Elevated Endothelial Nitric Oxide Bioactivity and Resistance to Angiotensin-Dependent Hypertension in 12/15-Lipoxygenase Knockout Mice

12/15-Lipoxygenase (12/15-LOX) plays a pathogenic role in atherosclerosis. To characterize whether 12/15-LOX also contributes to endothelial dysfunction and hypertension, regulation of vessel tone and angiotensin II (ang II) responses were characterized in mice deficient in 12/15-LOX. There was a twofold increase in the magnitude of l-nitroarginine-methyl ester-inhibitable, acetylcholine-dependent relaxation or phenylephrine-dependent constriction in aortic rings isolated from 12/15-LOX−/− mice. Plasma NO metabolites and aortic endothelial NO synthase (eNOS) expression were also elevated twofold. Angiotensin II failed to vasoconstrict 12/15-LOX−/− aortic rings in the absence of l-nitroarginine-methyl ester, and ang II impaired acetylcholine-induced relaxation in wild-type, but not 12/15-LOX−/− rings.
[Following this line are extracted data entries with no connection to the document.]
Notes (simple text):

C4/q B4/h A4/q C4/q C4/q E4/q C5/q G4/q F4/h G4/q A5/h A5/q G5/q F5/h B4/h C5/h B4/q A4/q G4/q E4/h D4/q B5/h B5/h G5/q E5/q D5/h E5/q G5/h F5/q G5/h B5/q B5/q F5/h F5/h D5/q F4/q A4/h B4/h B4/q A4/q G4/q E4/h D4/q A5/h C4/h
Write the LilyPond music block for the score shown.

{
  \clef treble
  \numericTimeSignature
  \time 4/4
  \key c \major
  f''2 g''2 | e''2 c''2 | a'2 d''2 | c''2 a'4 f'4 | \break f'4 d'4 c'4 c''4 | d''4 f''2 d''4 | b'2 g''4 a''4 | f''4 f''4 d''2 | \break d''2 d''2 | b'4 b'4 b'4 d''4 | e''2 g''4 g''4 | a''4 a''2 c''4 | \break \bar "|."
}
In vivo, 12/15-LOX−/− mice had similar basal systolic blood pressure measurements to wild type, however, blood pressure elevations in response to ang II infusion (1.1 mg/kg/day) were significantly attenuated (maximal pressure, 143.4 ± 4 mmHg versus 122.1 ± 5.3 mmHg for wild type and 12/15-LOX−/−, respectively). In contrast, vascular hypertrophic responses to ang II, and ang II type 1 receptor (AT1-R) expression were similar in both strains. This study shows that 12/15-LOX−/− mice have increased NO biosynthesis and impaired ang II-dependent vascular responses in vitro and in vivo, suggesting that 12/15-LOX signaling contributes to impaired NO bioactivity in vascular disease in vivo.